Testing the standard model of nuclear physics Available to Purchase

Shell model calculations using optimized effective interactions are becoming the standard model of nuclear structure physics. While earlier effective interactions were optimized for nuclei near the valley of stability, radioactive beam facilities have allowed the study of nuclei much farther from stability. These results suggest that with increasing proton-neutron imbalance significant modifications are needed to the interactions. For example, evidence is mounting that the filling of proton shells modifies the neutron shell structure and vice-versa.
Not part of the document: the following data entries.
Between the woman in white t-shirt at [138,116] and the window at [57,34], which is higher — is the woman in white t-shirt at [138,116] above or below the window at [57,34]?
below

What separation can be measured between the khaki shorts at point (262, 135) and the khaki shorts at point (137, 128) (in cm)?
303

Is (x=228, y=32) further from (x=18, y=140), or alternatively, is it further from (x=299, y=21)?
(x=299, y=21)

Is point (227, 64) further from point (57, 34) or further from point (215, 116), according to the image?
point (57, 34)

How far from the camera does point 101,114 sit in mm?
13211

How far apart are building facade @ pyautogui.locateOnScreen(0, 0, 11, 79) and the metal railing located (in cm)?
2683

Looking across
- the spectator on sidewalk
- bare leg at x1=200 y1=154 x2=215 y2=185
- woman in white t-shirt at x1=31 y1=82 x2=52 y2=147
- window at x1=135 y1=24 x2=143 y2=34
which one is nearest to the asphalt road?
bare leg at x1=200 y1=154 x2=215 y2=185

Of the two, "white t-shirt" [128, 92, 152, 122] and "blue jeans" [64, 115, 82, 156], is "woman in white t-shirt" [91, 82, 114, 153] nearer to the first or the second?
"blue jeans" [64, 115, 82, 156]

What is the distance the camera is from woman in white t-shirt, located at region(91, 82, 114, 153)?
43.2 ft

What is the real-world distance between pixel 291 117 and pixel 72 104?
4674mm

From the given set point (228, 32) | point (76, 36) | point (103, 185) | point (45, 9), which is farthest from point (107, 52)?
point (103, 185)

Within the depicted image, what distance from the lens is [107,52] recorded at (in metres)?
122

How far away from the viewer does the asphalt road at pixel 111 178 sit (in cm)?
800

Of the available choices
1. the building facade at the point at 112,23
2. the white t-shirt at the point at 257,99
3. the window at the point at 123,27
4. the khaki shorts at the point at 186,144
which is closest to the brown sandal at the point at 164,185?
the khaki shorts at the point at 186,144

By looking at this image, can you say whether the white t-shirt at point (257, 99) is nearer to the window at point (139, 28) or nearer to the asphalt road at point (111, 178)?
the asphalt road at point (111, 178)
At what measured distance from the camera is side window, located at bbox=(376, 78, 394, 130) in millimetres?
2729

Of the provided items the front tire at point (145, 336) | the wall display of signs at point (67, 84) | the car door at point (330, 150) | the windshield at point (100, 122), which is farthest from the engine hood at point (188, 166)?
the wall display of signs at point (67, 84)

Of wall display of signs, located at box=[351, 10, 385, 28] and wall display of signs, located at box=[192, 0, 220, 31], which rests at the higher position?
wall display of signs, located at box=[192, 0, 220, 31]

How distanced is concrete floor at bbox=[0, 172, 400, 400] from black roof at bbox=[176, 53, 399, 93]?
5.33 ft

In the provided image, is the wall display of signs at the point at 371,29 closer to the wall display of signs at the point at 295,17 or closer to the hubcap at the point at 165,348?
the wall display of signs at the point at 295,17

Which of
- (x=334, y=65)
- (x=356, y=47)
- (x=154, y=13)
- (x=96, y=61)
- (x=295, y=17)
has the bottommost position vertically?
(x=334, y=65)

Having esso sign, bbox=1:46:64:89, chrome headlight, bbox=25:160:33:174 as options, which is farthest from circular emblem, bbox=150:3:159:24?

The s-d shell provides an excellent testing ground for confronting theory with experiment where intruder structures from higher orbitals have already been recognized, especially in the region where N ~ 2*Z called the “Island of Inversion.” The approach to this region is critical to understanding how the shell structure changes towards inversion. The nucleus ³⁴P with $Z = 15$ and $N = 19$ is a key one along this approach. The known level scheme of ³⁴P was doubled in a recent experimental study using the GAMMASPHERE gamma detector array with the reaction ¹⁸O + ¹⁸O at 24 MeV using the ATLAS accelerator facility at Argonne National Laboratory. Comparison of the observed nuclear structure with shell model calculations using both the WBP-a and SDPF-NR interactions shows relatively good agreement for the pure 1s-0d shell states and for those involving the promotion of one particle to the 0f_7/2 and 1p_3/2 orbitals. However, both calculations badly overpredict the energies of states involving two or more particles in the f-p shell. It remains to be seen whether adjustments to these interactions can substantially improve the agreement for the latter states while not worsening the fit to the states with fewer intruders.